Cognate Detection Repository
Details
This repository contains the data for two publications:
-
Challenge Dataset of Cognates and False Friend Pairs from Indian Languages (LREC 2020)
-
Harnessing Cross-lingual Features to Improve Cognate Detection for Low-resource Languages (COLING 2020)
Dataset
We release the dataset described in our LREC submission with this repository. Please find the datasets D1, D2, and D3 as described in the paper here in their respective folders.
From here, D1 and D2 can be combined to replicate our COLING 2020 experiments on Cognate Detection for Indian Languages. The ILCI Parallel corpus used for Machine Translation-based experiments described in the paper is not distributable and licenced by TDIL, Indian Government. Kindly request the parallel corpus data via the TDIL website to replicated these experiments.

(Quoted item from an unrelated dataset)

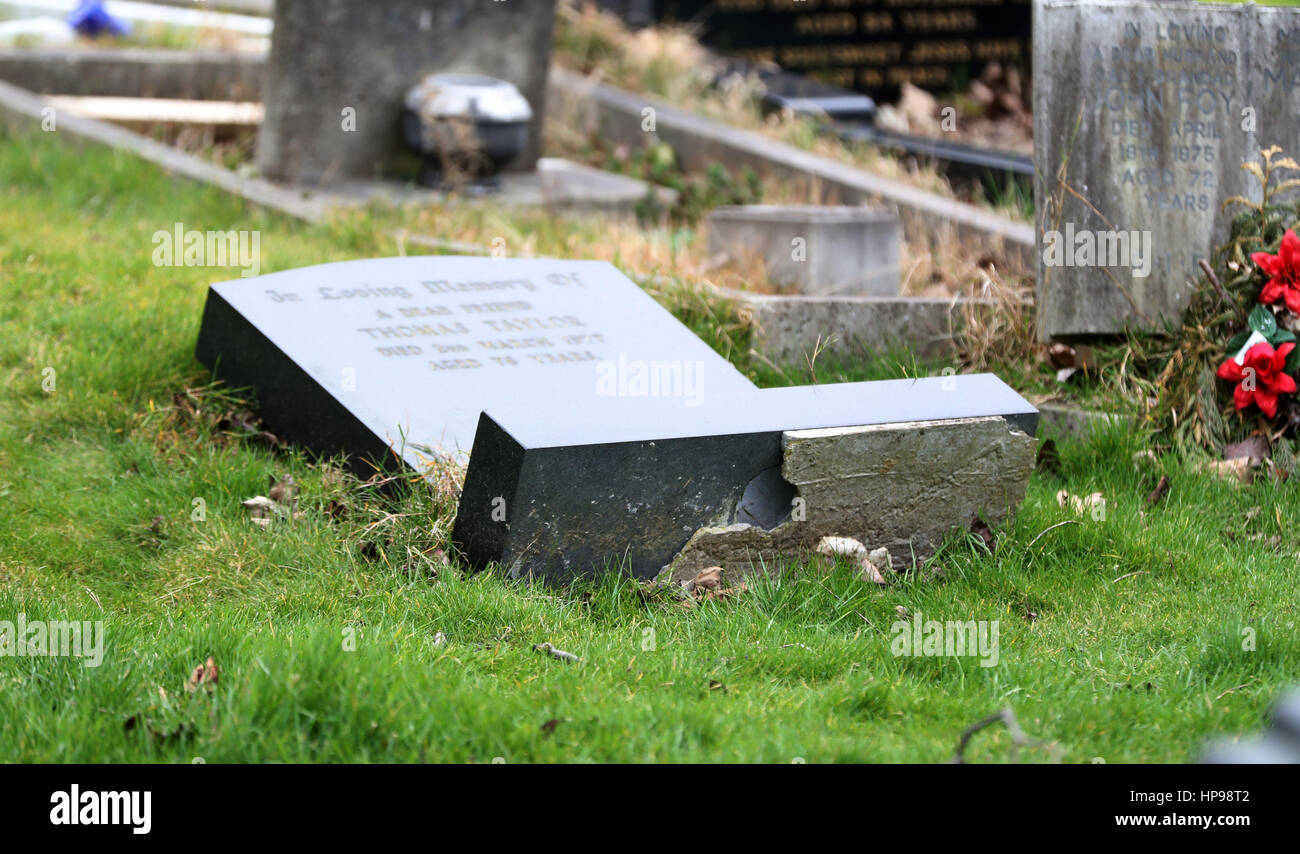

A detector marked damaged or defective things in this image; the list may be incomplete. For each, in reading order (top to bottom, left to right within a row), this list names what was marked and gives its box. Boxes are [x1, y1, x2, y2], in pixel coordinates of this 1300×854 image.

broken concrete base [665, 415, 1029, 582]
cracked concrete edge [660, 415, 1034, 587]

D3 is only concerning the LREC 2020 paper as it is the data which contains False Friends for Indian Languages
Citing
Please use the following citation while citing the LREC 2020 work:
@inproceedings{kanojia-etal-2020-challenge,
title = "Challenge Dataset of Cognates and False Friend Pairs from {I}ndian Languages",
author = "Kanojia, Diptesh and
Kulkarni, Malhar and
Bhattacharyya, Pushpak and
Haffari, Gholamreza",
booktitle = "Proceedings of the 12th Language Resources and Evaluation Conference",
month = may,
year = "2020",
address = "Marseille, France",
publisher = "European Language Resources Association",
url = "https://aclanthology.org/2020.lrec-1.378",
pages = "3096--3102",
abstract = "Cognates are present in multiple variants of the same text across different languages (e.g., {``}hund{''} in German and {``}hound{''} in the English language mean {``}dog{''}). They pose a challenge to various Natural Language Processing (NLP) applications such as Machine Translation, Cross-lingual Sense Disambiguation, Computational Phylogenetics, and Information Retrieval. A possible solution to address this challenge is to identify cognates across language pairs. In this paper, we describe the creation of two cognate datasets for twelve Indian languages namely Sanskrit, Hindi, Assamese, Oriya, Kannada, Gujarati, Tamil, Telugu, Punjabi, Bengali, Marathi, and Malayalam. We digitize the cognate data from an Indian language cognate dictionary and utilize linked Indian language Wordnets to generate cognate sets. Additionally, we use the Wordnet data to create a False Friends{'} dataset for eleven language pairs. We also evaluate the efficacy of our dataset using previously available baseline cognate detection approaches. We also perform a manual evaluation with the help of lexicographers and release the curated gold-standard dataset with this paper.",
language = "English",
ISBN = "979-10-95546-34-4",
}
Please use the following citation while citing the COLING 2020 work:
@inproceedings{kanojia-etal-2020-harnessing,
title = "Harnessing Cross-lingual Features to Improve Cognate Detection for Low-resource Languages",
author = "Kanojia, Diptesh and
Dabre, Raj and
Dewangan, Shubham and
Bhattacharyya, Pushpak and
Haffari, Gholamreza and
Kulkarni, Malhar",
booktitle = "Proceedings of the 28th International Conference on Computational Linguistics",
month = dec,
year = "2020",
address = "Barcelona, Spain (Online)",
publisher = "International Committee on Computational Linguistics",
url = "https://aclanthology.org/2020.coling-main.119",
doi = "10.18653/v1/2020.coling-main.119",
pages = "1384--1395",
abstract = "Cognates are variants of the same lexical form across different languages; for example {``}fonema{''} in Spanish and {``}phoneme{''} in English are cognates, both of which mean {``}a unit of sound{''}. The task of automatic detection of cognates among any two languages can help downstream NLP tasks such as Cross-lingual Information Retrieval, Computational Phylogenetics, and Machine Translation. In this paper, we demonstrate the use of cross-lingual word embeddings for detecting cognates among fourteen Indian Languages. Our approach introduces the use of context from a knowledge graph to generate improved feature representations for cognate detection. We, then, evaluate the impact of our cognate detection mechanism on neural machine translation (NMT), as a downstream task. We evaluate our methods to detect cognates on a challenging dataset of twelve Indian languages, namely, Sanskrit, Hindi, Assamese, Oriya, Kannada, Gujarati, Tamil, Telugu, Punjabi, Bengali, Marathi, and Malayalam. Additionally, we create evaluation datasets for two more Indian languages, Konkani and Nepali. We observe an improvement of up to 18{\%} points, in terms of F-score, for cognate detection. Furthermore, we observe that cognates extracted using our method help improve NMT quality by up to 2.76 BLEU. We also release our code, newly constructed datasets and cross-lingual models publicly.",
}